Written instruction: Retype the lines from the one containing "Which of the" through the end of the lines, keeping every character unchanged.

Records from a data collection
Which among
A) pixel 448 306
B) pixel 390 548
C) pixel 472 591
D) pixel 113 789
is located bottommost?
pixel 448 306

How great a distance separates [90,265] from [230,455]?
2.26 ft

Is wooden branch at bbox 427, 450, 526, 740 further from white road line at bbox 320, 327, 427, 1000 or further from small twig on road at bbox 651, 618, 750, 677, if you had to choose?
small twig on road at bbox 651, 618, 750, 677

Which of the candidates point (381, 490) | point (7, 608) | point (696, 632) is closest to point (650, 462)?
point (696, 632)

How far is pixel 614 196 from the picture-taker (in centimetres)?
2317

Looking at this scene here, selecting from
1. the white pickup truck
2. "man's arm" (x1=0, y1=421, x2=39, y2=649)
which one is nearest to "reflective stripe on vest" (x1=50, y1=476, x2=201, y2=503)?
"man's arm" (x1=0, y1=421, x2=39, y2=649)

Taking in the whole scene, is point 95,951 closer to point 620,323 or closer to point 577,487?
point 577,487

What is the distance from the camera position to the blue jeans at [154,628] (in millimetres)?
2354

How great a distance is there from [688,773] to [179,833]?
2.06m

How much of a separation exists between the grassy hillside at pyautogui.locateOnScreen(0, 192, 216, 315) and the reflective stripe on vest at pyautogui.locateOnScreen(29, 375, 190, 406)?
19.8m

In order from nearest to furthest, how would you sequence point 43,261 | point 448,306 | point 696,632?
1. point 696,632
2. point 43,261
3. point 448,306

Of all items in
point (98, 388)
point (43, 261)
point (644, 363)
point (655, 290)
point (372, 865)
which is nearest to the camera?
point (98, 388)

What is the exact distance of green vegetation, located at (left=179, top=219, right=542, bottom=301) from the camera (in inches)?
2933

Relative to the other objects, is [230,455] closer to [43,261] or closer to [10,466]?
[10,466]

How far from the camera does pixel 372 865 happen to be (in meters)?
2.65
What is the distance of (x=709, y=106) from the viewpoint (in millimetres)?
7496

Exercise solution:
Which of the candidates point (381, 490) | point (7, 608) | point (696, 632) is closest to point (650, 462)?
point (696, 632)

How far is pixel 614 196 from the picture-taker (in centimetres)?
2317

Looking at this scene here, selecting from
1. the white pickup truck
2. "man's arm" (x1=0, y1=421, x2=39, y2=649)
which one is nearest to "reflective stripe on vest" (x1=50, y1=476, x2=201, y2=503)?
"man's arm" (x1=0, y1=421, x2=39, y2=649)

Taking in the whole scene, is point 95,951 closer to point 620,323 or closer to point 577,487?
point 577,487

What is the distance from the camera position to the blue jeans at [154,628] (in millimetres)?
2354

How great a distance is there from [688,773] to [179,833]?
2.06m

How much of a separation exists between the grassy hillside at pyautogui.locateOnScreen(0, 192, 216, 315) and the reflective stripe on vest at pyautogui.locateOnScreen(29, 375, 190, 406)?
19.8m

In order from nearest to furthest, how would you sequence point 43,261 | point 448,306 | point 696,632?
1. point 696,632
2. point 43,261
3. point 448,306

Of all items in
point (98, 388)
point (43, 261)
point (644, 363)
point (655, 290)
point (372, 865)
which is nearest to the camera?
point (98, 388)

What is the exact distance of green vegetation, located at (left=179, top=219, right=542, bottom=301) from the camera (in inches)?
2933

Relative to the other objects, is [230,455] closer to [43,261] or closer to [10,466]?
[10,466]

How far from the camera does pixel 372 865 happen to be (in meters)?
2.65
What is the distance of (x=709, y=106) from the viewpoint (in millimetres)?
7496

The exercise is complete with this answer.